= Global Emergency Response Coalition =

The Global Emergency Response Coalition is a lifesaving humanitarian alliance made up of eight of the world's largest U.S.-based international aid organizations whose ultimate vision is to solve for the emergency, humanitarian situations more effectively and to respond to the crisis of the present and the future.

The Coalition was formed in 2017 in response to hunger crises affecting more than 20 million people in Nigeria, Yemen, South Sudan, Somalia and neighboring countries.

The Global Emergency Response Coalition consists of CARE, International Medical Corps, International Rescue Committee, Mercy Corps, Oxfam, Plan International, Save the Children and World Vision. The Coalition aims to work collectively to deliver relief to millions of children and families in need and to broaden awareness of international disasters in order to inspire new donors and donations, to ultimately save more lives.

== Publicity ==
The coalition has been covered by ABC News., CNN, The Washington Post, Devex, PBS, Glamour, FOX, and more.

George Clooney participated in a PSA for the coalition, as did Lily Donaldson

== Member Organizations ==
- CARE
- International Medical Corps
- International Rescue Committee
- Mercy Corps
- Oxfam
- Plan International
- Save the Children
- World Vision

== Fundraising and Partners ==
All funds raised by the coalition are allocated to the member agencies equally, and at the discretion of each member. At least 85% of all donations will go directly to support the communities affected.
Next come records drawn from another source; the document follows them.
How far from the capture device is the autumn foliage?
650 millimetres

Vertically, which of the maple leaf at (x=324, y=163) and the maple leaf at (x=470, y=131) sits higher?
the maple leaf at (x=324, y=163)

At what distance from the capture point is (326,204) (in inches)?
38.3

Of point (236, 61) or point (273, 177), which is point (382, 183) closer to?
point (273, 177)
Corporate partners of the coalition include BlackRock, PepsiCo., PepsiCo. Foundation, Visa, Google, PMX Agency, Porter Novelli and Twitter.

== Background ==
Today, the need for humanitarian aid continues to expand. The UN estimates that one out of every 70 people around the world is caught up in a crisis. Natural disasters affect around 350 million people each year; more than 68 million were displaced by conflict in 2017. Humanitarian crises are also lasting longer — now an average of nine years.
In a humanitarian system where funding is strained, creative and collective solutions are needed. By raising funds and attention for these large-scale emergencies together, we believe we can be part of the solution to help the increasing number of people in need.